LocusZoom plot for the association of rs55830938 (intergenic to INTS10 and LPL) with SBP against a YRI LD background. rs55830938 is represented by a purple diamond. SNPs around this index SNP are coloured according to the LD between each SNP and the index SNP. SNPs with missing LD information are shown in grey. rs55830938 is monomorphic in the CEU population

It is interesting to note the marked difference in allele frequencies between this South African cohort and two other global populations (Table 2). Natural selection modulates the balance in allele frequencies across populations and variation in the frequencies of disease risk SNPs may help to explain racial disparities in disease risk [41]. It is surprising that some of the variants found to be associated with BP in this cohort are also observed at a high frequency in Europeans, yet have not been shown to be associated with BP risk in these populations. This could be explained by the differences in haplotype blocks seen in diverse populations, and the influence this may have on our ability to detect the true risk variant when using a genome-wide association study (GWAS) approach. It is now well established that association studies in Africans have the significant advantage that LD generally exists over a shorter genomic distance, potentially increasing the efficiency of the identification of causal variants [42].

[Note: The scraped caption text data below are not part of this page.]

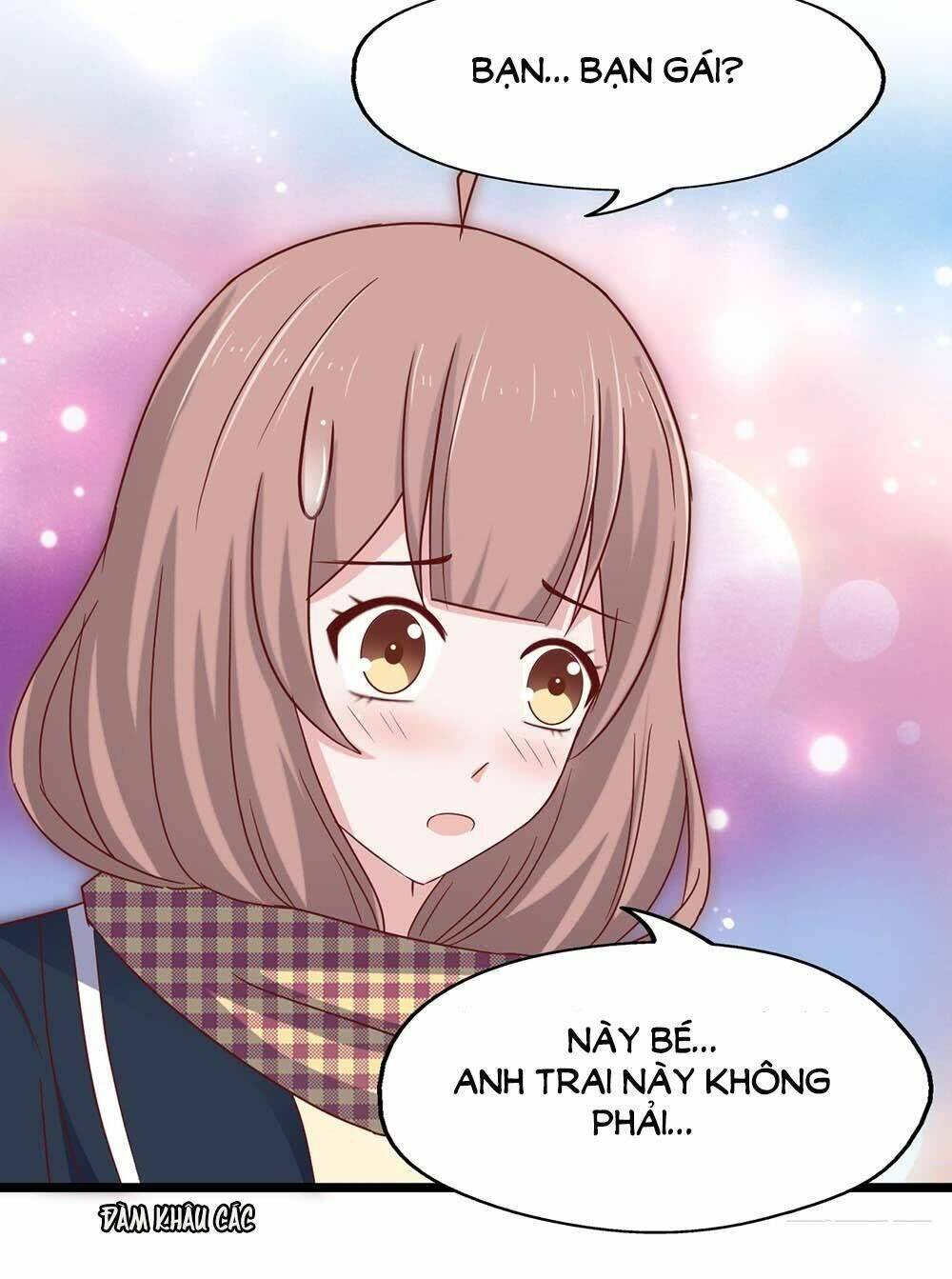 ác ma bàn bên chapter 38 54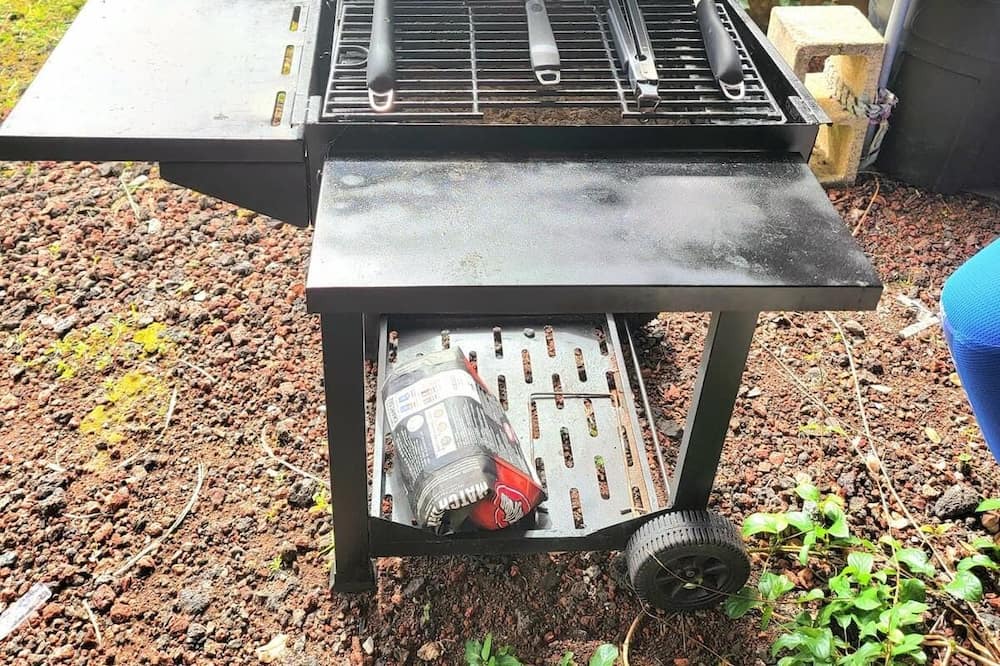 Photo of Outdoor in Pahoa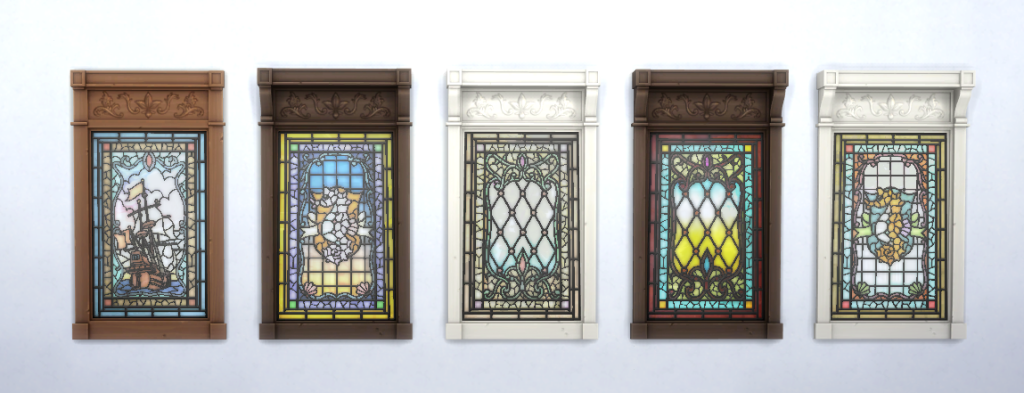 Screenshot 2026 02 04 085101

The regional plots, generated in LocusZoom and centered around each of the lead SNPs in the identified regions of interest against YRI and CEU LD backgrounds, revealed high LD between several SNPs in NOS1AP in the CEU population (SBP) and high LD between the two associated SNPs in MYRF (SBP) and the two SNPs in POC1B (SBP) in both the YRI and CEU populations. The LD patterns in the South African population are likely to be similar and could explain the significant associations found in multiple SNPs within each region.

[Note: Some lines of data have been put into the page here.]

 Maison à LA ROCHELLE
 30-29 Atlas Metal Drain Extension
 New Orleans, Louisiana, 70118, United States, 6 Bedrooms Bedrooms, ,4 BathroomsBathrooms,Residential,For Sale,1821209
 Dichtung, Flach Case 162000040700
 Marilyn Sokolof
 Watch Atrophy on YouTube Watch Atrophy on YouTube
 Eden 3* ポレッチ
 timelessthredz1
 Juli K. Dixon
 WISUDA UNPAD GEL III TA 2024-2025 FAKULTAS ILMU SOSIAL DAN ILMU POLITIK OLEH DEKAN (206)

The Metabochip served as a good starting point in the investigation of BP genetics in black South Africans, despite the tool being developed from data on European populations. The Population Architecture using Genomics and Epidemiology (PAGE) study, whose main goal is to assess the generalizability of GWAS-identified variants across different populations, assessed the fine mapping capability of the Metabochip in African-Americans [43] and found it to be successful. Although it is known that African-Americans are genetically different to our African population, this was promising motivation for use in our black South African population. The Metabochip was developed in 2009 and several new BP/hypertension associated variants and regions have been identified since then, therefore possibly limiting the capacity to replicate in our population what has previously been found. In addition, as the Metabochip only contains variants known to be previously associated with cardiometabolic traits, the chances of identifying novel associations in Africans is reduced. A further limitation of the current study is the failure to account for the possible use of anti-hypertensive medication, specifically in the female caregivers.

Conclusions

This study has provided interesting insight into the genetics of BP in black South Africans. Studies in larger samples could enable us to identify more associated variants that have modest to small effects. The functional significance of the associations identified is unclear, though some have plausible biological explanations for their role in regulating BP. Functional and replication studies in larger African studies, as are proposed within the H3Africa Consortium [44] and more specifically the AWI-Gen study [45], will no doubt provide more insight into the genetics of BP in African populations. In addition, generalisation analysis, which has proven to be informative in a recent study on BP genetics in Hispanic/Latino Americans (another understudied population) [46], can be performed in future analyses to investigate the genetic overlap of BP between populations.